# Food Delivery Data Integration

This notebook combines three different data files to create the final food delivery dataset:
1. **orders.csv** - Transactional order data
2. **users.json** - User master data
3. **restaurants.sql** - Restaurant master data

## Steps:
1. Load CSV Data (orders)
2. Load JSON Data (users)
3. Load SQL Data (restaurants)
4. Merge the Data
5. Create Final Dataset

In [None]:
# Import required libraries
import pandas as pd
import json
import re
import warnings
warnings.filterwarnings('ignore')

print("Libraries imported successfully!")

## Step 1: Load CSV Data (Orders)

In [None]:
# Load the orders CSV file
orders_df = pd.read_csv('orders.csv')

print("Orders Dataset:")
print(f"Shape: {orders_df.shape}")
print(f"\nColumns: {orders_df.columns.tolist()}")
print(f"\nData Types:\n{orders_df.dtypes}")
orders_df.head()

In [None]:
# Check for missing values in orders
print("Missing Values in Orders:")
print(orders_df.isnull().sum())

## Step 2: Load JSON Data (Users)

In [None]:
# Load the users JSON file
with open('users.json', 'r') as f:
    users_data = json.load(f)

# Convert to DataFrame
users_df = pd.DataFrame(users_data)

print("Users Dataset:")
print(f"Shape: {users_df.shape}")
print(f"\nColumns: {users_df.columns.tolist()}")
print(f"\nData Types:\n{users_df.dtypes}")
users_df.head()

In [None]:
# Check for missing values in users
print("Missing Values in Users:")
print(users_df.isnull().sum())

In [None]:
# Quick summary of user data
print("User Cities Distribution:")
print(users_df['city'].value_counts())
print("\nMembership Distribution:")
print(users_df['membership'].value_counts())
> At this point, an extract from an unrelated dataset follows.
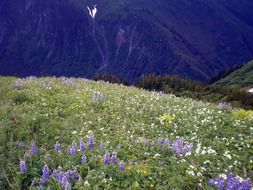 enchanting wildflowers mountains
## Step 3: Load SQL Data (Restaurants)

In [None]:
# Function to parse SQL INSERT statements
def parse_sql_file(filename):
    """
    Parse SQL file containing INSERT statements and extract data.
    """
    restaurants = []
    
    with open(filename, 'r') as f:
        content = f.read()
    
    # Regular expression to match INSERT statements
    # Pattern: INSERT INTO restaurants VALUES (id, 'name', 'cuisine', rating);
    pattern = r"INSERT INTO restaurants VALUES \((\d+),\s*'([^']+)',\s*'([^']+)',\s*([\d.]+)\)"
    
    matches = re.findall(pattern, content)
    
    for match in matches:
        restaurant_id = int(match[0])
        restaurant_name = match[1]
        cuisine = match[2]
        rating = float(match[3])
        
        restaurants.append({
            'restaurant_id': restaurant_id,
            'restaurant_name_sql': restaurant_name,
            'cuisine': cuisine,
            'rating': rating
        })
    
    return pd.DataFrame(restaurants)

# Load restaurants from SQL file
restaurants_df = parse_sql_file('restaurants.sql')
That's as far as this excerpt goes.